A few months ago when the new French socialist
president gave details of his particular version of the "fairness
doctrine" and said he would tax millionaires at 75%, we said that "we are rotating our
secular long thesis away from Belgian caterers and into tax offshoring
advisors, now that
nobody in the 1% will pay any taxes ever again." While
there was an element of hyperbole in the above statement, the implication was
clear: France's richest will actively seek tax havens which don't seek to
extract three quarters of their earnings, in the process depriving France (and
other countries who adopt comparable surtaxes on the rich) of critical tax
revenues. It took three months for this to be confirmed, and with a bang at
that. The WSJ reports that Bernard
Arnault, the CEO of LVMH, and the richest man in France, has decided to forego
hollow Buffetian rhetoric that paying extra tax is one's sworn duty, and has
sought Belgian citizenship.
Bernard Arnault, France's richest man and chairman and chief executive of LVMH Moët Hennessy Louis Vuitton, is seeking Belgian citizenship, a move that comes as President François Hollande prepares to press ahead with a controversial tax on the country's wealthiest citizens.
Georges Dallemagne, president of Belgium's naturalization commission, said Mr. Arnault's case was filed at the end of August and will be "treated like others." Mr. Dallemagne said the process would take until "early next year, at best."
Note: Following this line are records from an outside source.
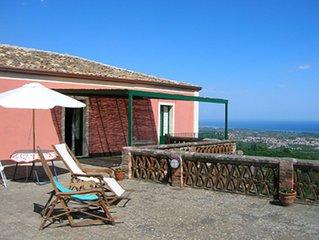 Casa padronale panoramica su Taormina e Etna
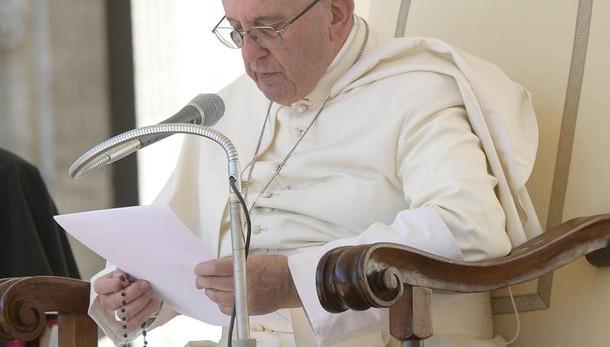 Papa: cure mediche anche per più poveri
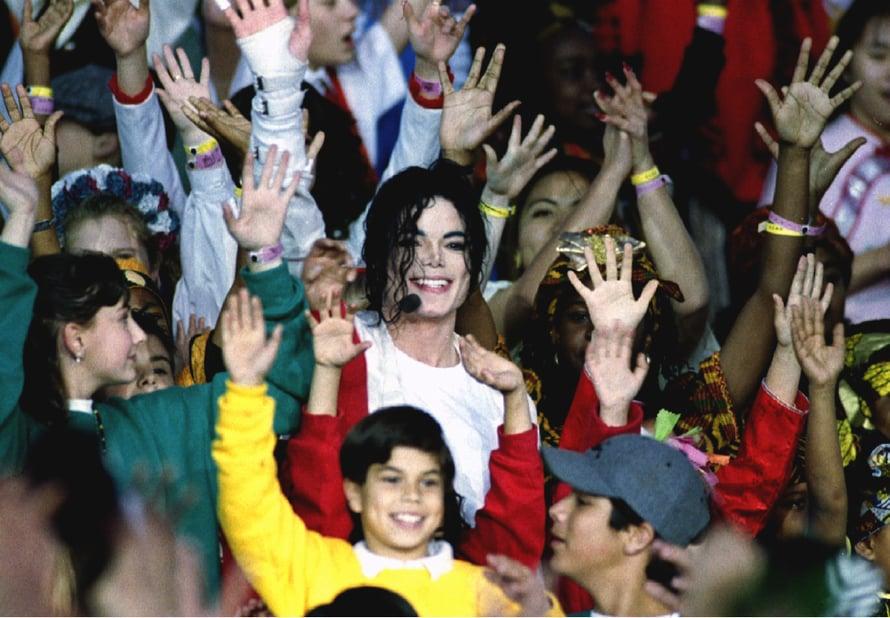 Michael Jacson vuonna 1993 faniensa ympäröimänä. Kuva: Reuters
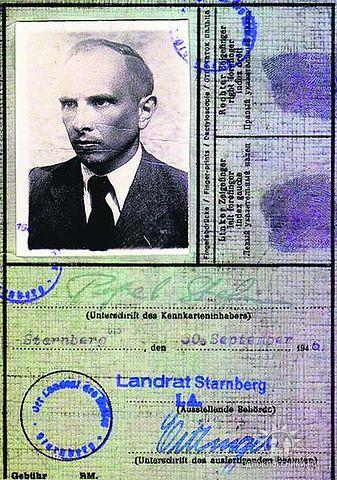 Картинки по запросу Бандера в концлагере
Though the LVMH titan denies his move is fiscally motivated, the timing of Mr. Arnault's request is sure to intensify the debate about whether Mr. Hollande's tax policies are sparking an exodus of the country's rich.
As
a reminder, it took Monsieur Hollande four months to reneg on his promise to
never bailout evil banks, when just last week he bailed out the second largest French
home loan specialist, in the process pledging tens of billions in taxpayer funds. Precisely
what he said he would not do. We expect Hollande will also reneg on his
populist promises of exorbitant taxation of the wealthy once the Arnault
backlash spreads among the remainder of the French "1%", who just
happen to pay the bulk of French taxes.